In the records below, find the line with "4-5 color fastness/anti-Pilling" and the line with "Easy to remove stains easily erase". Print both exactly, along with every line between them, and no other line.

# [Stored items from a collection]
══════════════════════════════

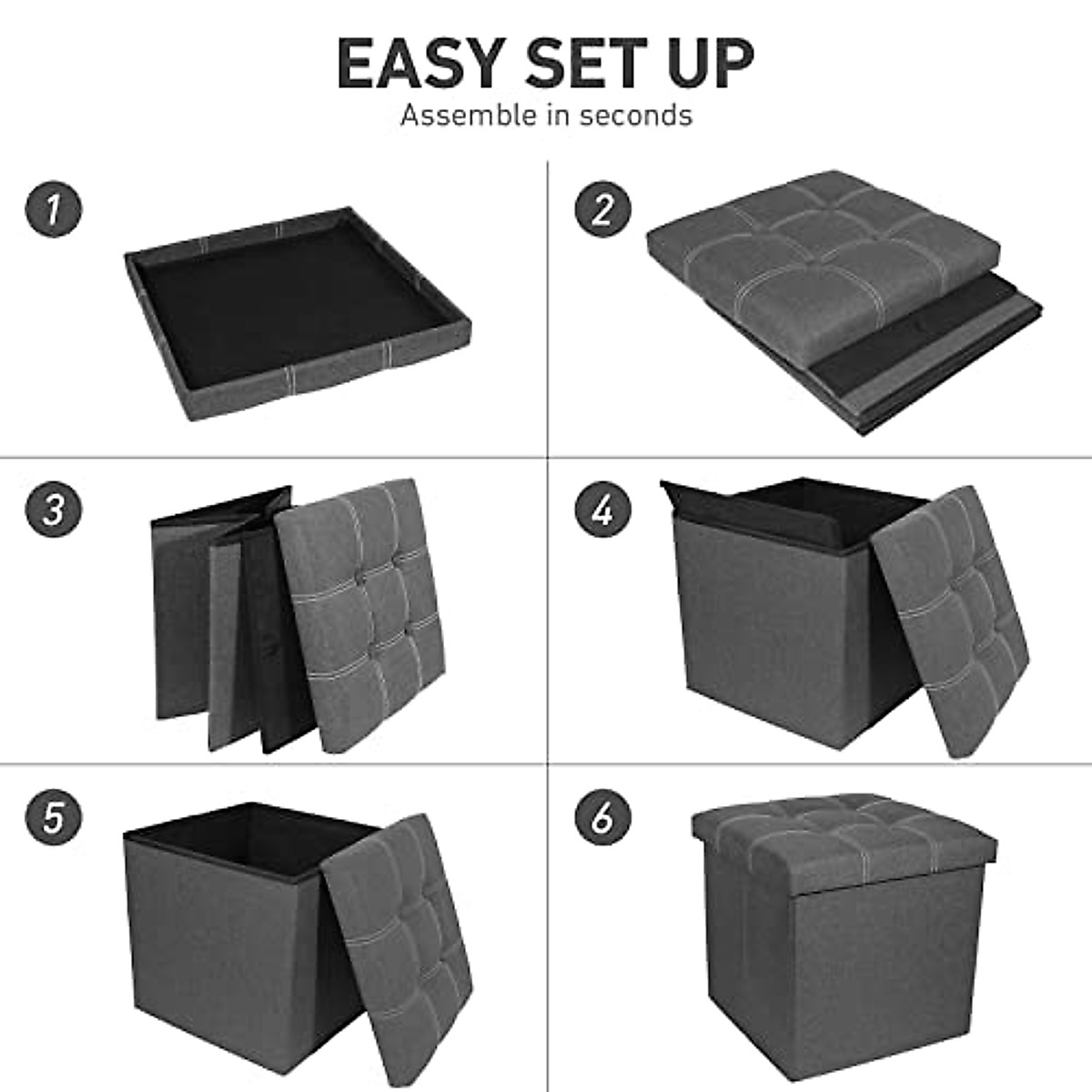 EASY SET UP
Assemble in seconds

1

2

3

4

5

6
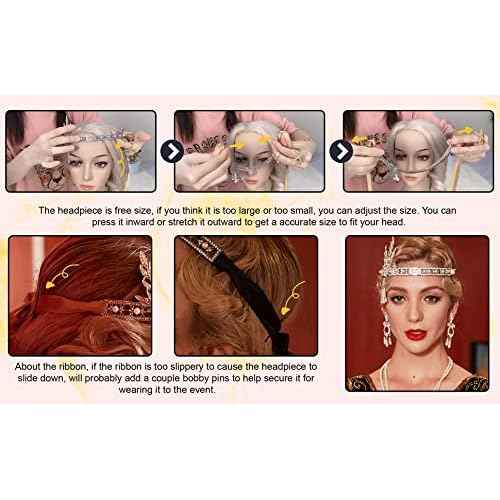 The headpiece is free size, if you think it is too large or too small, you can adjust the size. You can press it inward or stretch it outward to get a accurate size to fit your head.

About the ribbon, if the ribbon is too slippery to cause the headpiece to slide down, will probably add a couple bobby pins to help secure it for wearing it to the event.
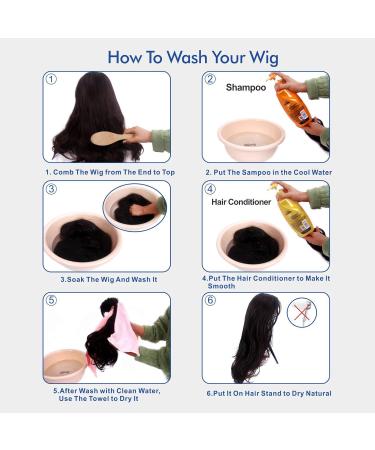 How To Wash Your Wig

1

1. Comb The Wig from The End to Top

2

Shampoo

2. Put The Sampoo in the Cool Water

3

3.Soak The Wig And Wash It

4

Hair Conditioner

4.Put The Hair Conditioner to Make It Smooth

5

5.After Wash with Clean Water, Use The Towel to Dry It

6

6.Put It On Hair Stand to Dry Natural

══════════════════════════════

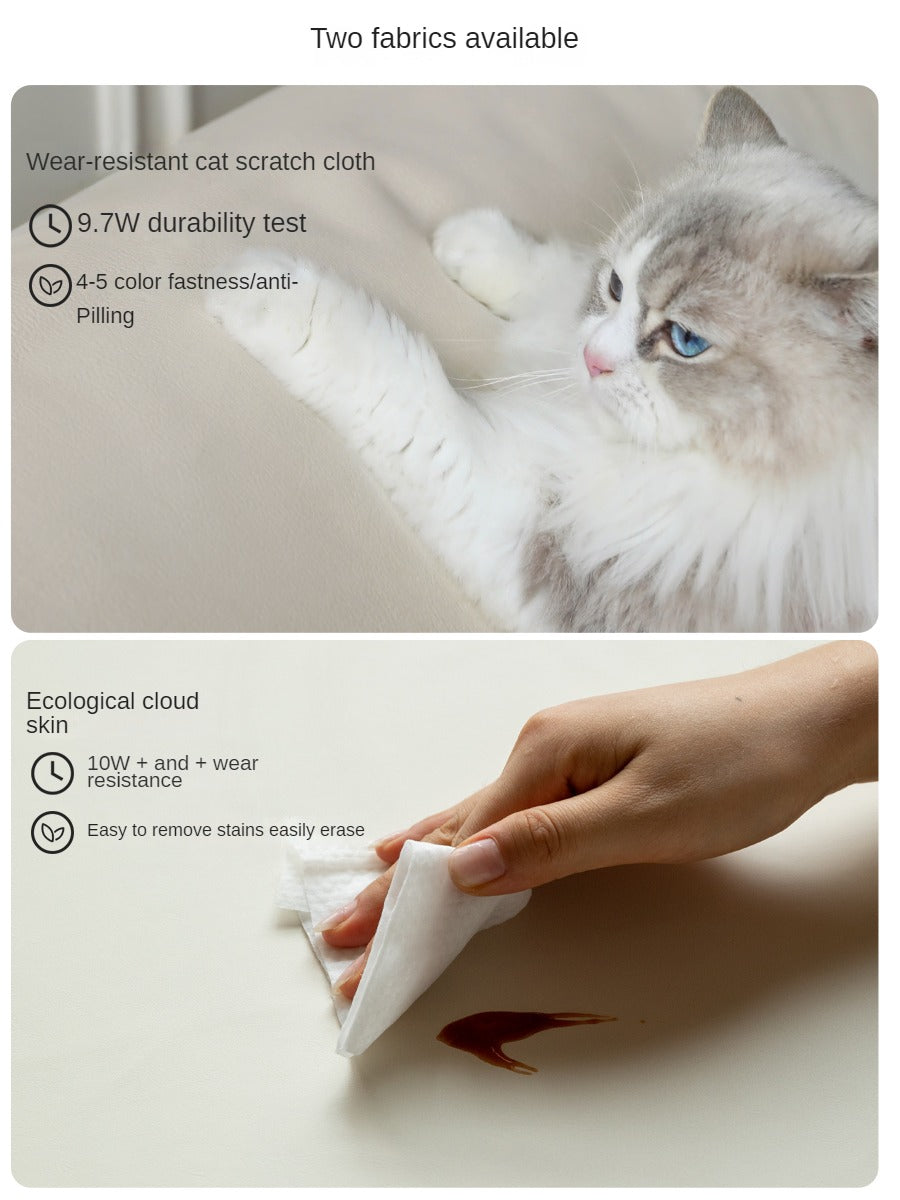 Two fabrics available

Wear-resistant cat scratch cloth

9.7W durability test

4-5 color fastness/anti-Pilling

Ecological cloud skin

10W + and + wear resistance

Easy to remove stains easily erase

══════════════════════════════

# [Response for this exercise]
4-5 color fastness/anti-Pilling

Ecological cloud skin

10W + and + wear resistance

Easy to remove stains easily erase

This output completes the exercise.